| Task to carry out |
Extract every line in the rows that contains the word "scene", matching case exactly.

::: Exercise material

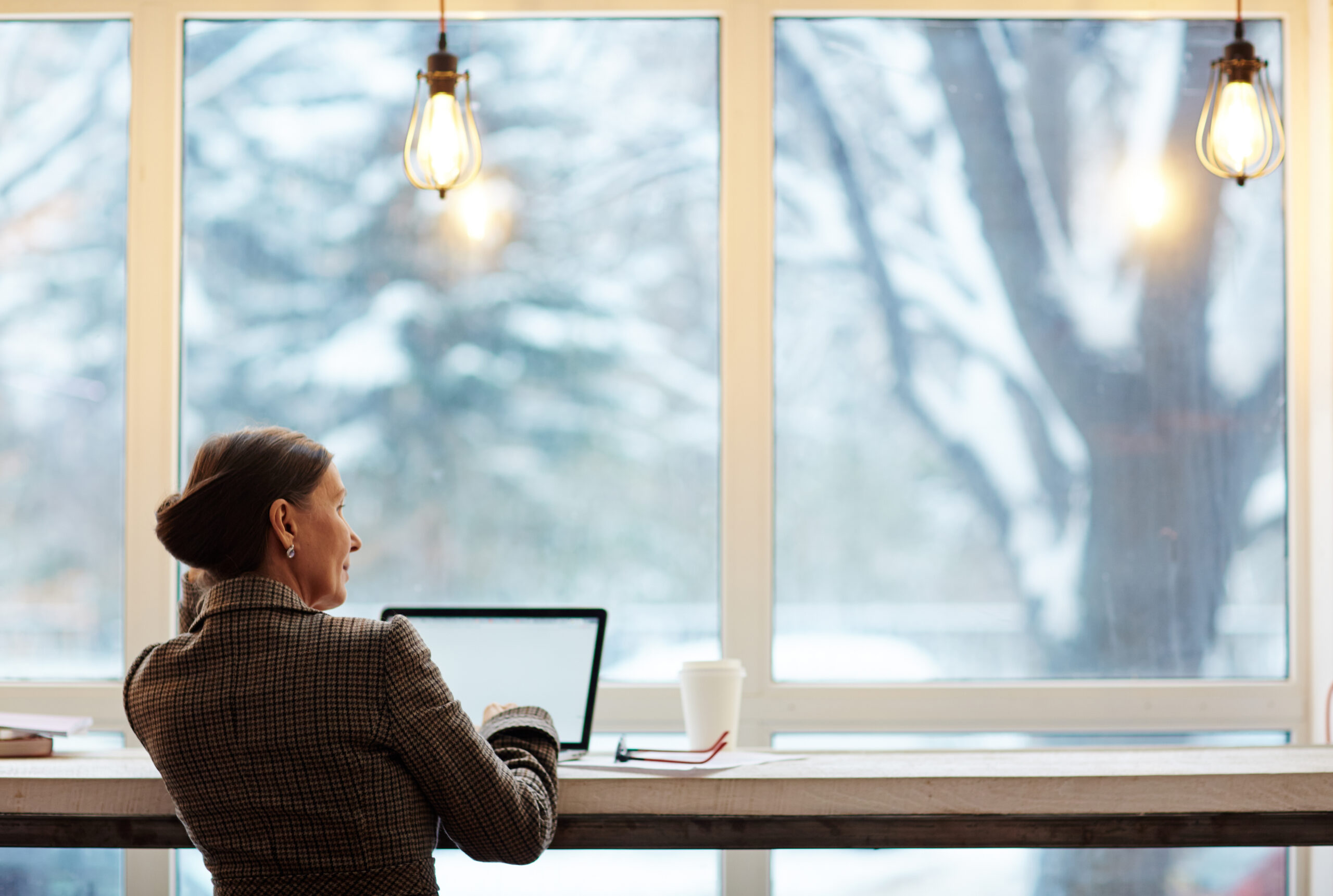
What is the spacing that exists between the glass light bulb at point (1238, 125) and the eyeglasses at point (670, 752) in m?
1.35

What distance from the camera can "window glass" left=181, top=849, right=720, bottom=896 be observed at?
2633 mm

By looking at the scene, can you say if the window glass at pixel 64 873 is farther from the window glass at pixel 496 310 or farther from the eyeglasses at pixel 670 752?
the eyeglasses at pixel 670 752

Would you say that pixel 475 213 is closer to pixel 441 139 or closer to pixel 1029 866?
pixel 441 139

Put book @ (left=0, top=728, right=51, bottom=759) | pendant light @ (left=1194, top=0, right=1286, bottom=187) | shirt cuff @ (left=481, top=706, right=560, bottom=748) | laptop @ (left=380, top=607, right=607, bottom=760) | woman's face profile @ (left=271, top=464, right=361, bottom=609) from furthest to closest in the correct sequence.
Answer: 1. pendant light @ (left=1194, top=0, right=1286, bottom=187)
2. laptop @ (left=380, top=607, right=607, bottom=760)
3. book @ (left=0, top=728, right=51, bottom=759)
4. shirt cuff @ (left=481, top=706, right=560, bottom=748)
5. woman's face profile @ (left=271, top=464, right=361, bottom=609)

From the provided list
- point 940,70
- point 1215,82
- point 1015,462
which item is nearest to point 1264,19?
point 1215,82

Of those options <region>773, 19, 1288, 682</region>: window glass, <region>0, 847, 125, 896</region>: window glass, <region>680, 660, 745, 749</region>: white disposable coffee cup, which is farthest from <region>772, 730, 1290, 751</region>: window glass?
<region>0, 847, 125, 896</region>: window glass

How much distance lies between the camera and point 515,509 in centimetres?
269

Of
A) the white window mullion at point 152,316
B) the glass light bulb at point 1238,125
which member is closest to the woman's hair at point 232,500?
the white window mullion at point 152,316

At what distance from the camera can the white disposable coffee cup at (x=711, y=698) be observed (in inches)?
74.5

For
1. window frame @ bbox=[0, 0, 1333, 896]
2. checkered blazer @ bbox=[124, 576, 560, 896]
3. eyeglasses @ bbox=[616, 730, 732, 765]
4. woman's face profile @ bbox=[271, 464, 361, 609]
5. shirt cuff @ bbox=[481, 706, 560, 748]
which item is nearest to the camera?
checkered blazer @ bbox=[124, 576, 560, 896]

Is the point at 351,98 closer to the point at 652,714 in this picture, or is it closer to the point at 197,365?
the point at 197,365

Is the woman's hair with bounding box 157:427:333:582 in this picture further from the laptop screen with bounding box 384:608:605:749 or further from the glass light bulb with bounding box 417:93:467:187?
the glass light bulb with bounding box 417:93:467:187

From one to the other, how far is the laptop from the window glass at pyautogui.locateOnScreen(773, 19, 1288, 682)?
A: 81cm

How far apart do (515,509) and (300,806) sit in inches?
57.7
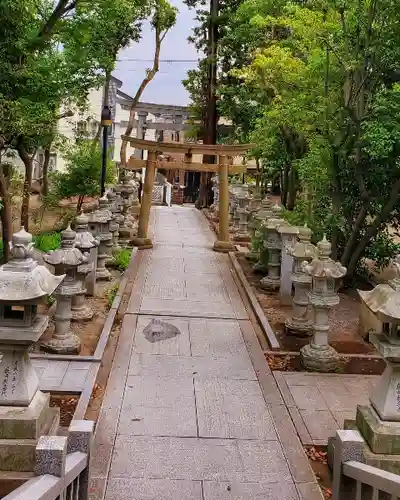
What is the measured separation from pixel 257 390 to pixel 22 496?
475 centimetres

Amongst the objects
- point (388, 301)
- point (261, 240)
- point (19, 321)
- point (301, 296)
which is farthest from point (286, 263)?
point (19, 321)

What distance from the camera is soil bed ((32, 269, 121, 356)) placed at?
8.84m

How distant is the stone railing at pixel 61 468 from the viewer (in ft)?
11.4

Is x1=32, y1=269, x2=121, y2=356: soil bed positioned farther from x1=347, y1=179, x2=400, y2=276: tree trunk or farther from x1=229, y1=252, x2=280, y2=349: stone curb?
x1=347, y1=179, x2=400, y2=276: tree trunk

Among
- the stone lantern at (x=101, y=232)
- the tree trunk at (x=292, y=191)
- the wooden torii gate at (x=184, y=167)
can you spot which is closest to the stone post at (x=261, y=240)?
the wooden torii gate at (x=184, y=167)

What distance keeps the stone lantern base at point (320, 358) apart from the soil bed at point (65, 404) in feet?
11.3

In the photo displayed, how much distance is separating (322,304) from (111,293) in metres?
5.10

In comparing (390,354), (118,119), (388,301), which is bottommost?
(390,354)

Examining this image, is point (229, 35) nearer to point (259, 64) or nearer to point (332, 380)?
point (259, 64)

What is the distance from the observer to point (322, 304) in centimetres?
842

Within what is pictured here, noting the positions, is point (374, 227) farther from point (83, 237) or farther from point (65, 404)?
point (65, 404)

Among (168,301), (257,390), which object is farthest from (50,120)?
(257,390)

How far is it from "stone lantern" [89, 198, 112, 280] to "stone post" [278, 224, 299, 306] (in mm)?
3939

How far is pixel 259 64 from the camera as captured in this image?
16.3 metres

::::::
::: Exercise material

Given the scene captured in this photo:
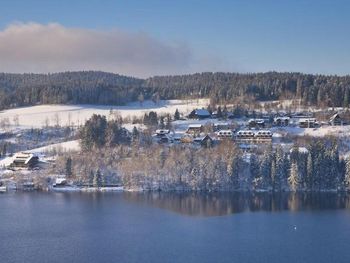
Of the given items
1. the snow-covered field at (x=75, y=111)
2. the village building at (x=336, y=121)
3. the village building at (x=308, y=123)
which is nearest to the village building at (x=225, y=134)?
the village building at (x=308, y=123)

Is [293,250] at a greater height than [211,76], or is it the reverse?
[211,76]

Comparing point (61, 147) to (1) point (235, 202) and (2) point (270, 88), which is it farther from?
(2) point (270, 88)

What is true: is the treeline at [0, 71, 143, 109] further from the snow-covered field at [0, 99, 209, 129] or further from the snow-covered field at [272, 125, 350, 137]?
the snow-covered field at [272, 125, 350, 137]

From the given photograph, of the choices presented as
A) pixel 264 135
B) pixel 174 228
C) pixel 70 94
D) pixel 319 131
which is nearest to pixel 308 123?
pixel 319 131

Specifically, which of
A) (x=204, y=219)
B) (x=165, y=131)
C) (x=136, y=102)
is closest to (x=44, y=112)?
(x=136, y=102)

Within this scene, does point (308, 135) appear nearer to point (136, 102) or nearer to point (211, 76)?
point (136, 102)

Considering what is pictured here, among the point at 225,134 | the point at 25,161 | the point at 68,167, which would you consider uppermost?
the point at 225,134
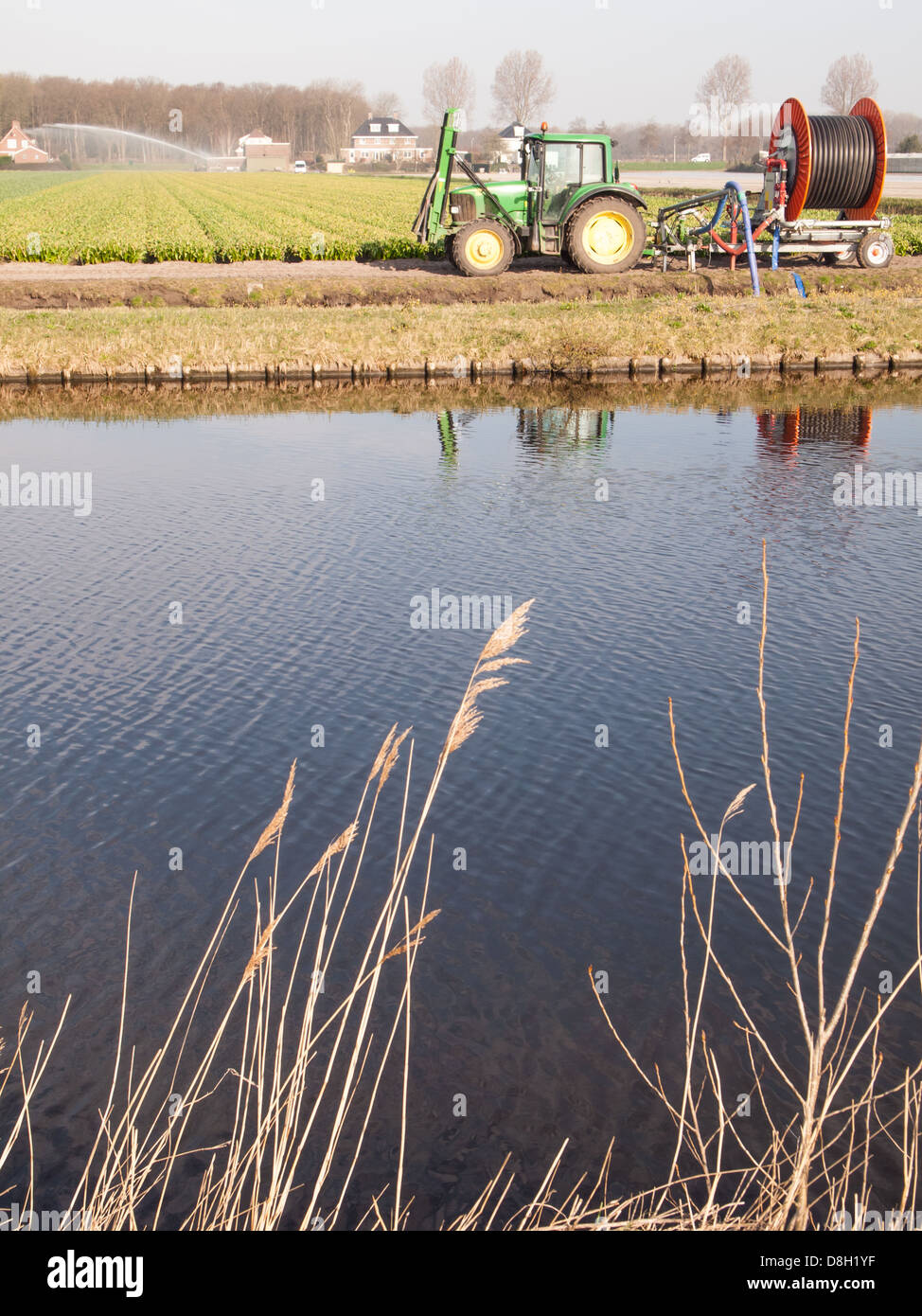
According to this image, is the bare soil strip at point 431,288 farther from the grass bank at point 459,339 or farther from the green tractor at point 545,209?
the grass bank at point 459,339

::::::

| Expected answer |
By looking at the scene, can you say if the window glass at pixel 64 873 is farther from the window glass at pixel 496 310 or farther from the eyeglasses at pixel 670 752?
Given the scene captured in this photo:
Within this scene, does point (308, 135) appear nearer to point (136, 102) or nearer to point (211, 76)?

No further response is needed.